**WHAT IS BEING ASKED:** Pull out every line of the records below that contains the word "point" and copy each one unchanged.

**AVAILABLE DATA:**

▬▬▬▬▬▬▬▬▬▬

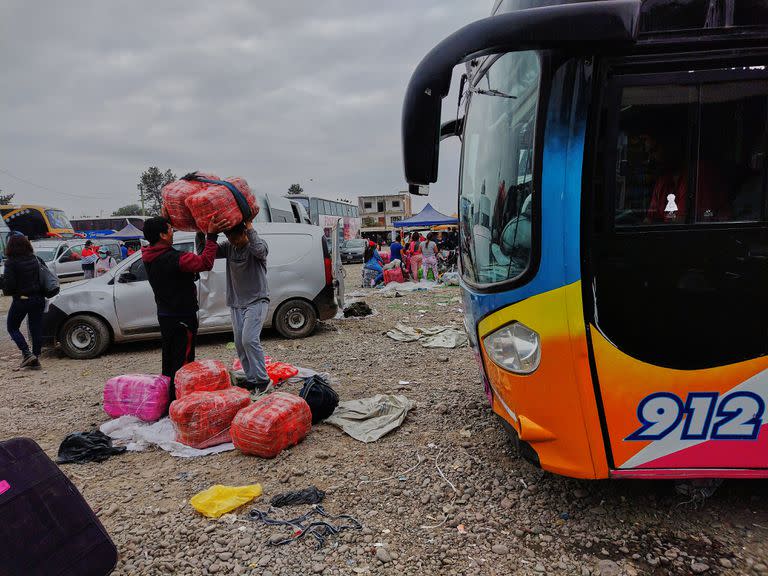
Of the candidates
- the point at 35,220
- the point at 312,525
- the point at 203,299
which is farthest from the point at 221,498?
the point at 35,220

▬▬▬▬▬▬▬▬▬▬

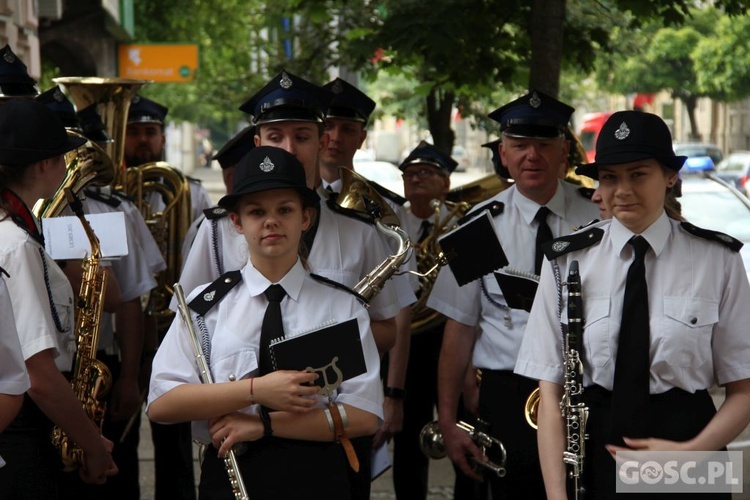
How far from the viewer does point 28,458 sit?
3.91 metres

▬▬▬▬▬▬▬▬▬▬

**WRITTEN SOLUTION:**
- the point at 35,220
- the point at 312,525
- the point at 203,299
which is farthest from the point at 221,498?
the point at 35,220
How far from the viewer does point 28,458 sit?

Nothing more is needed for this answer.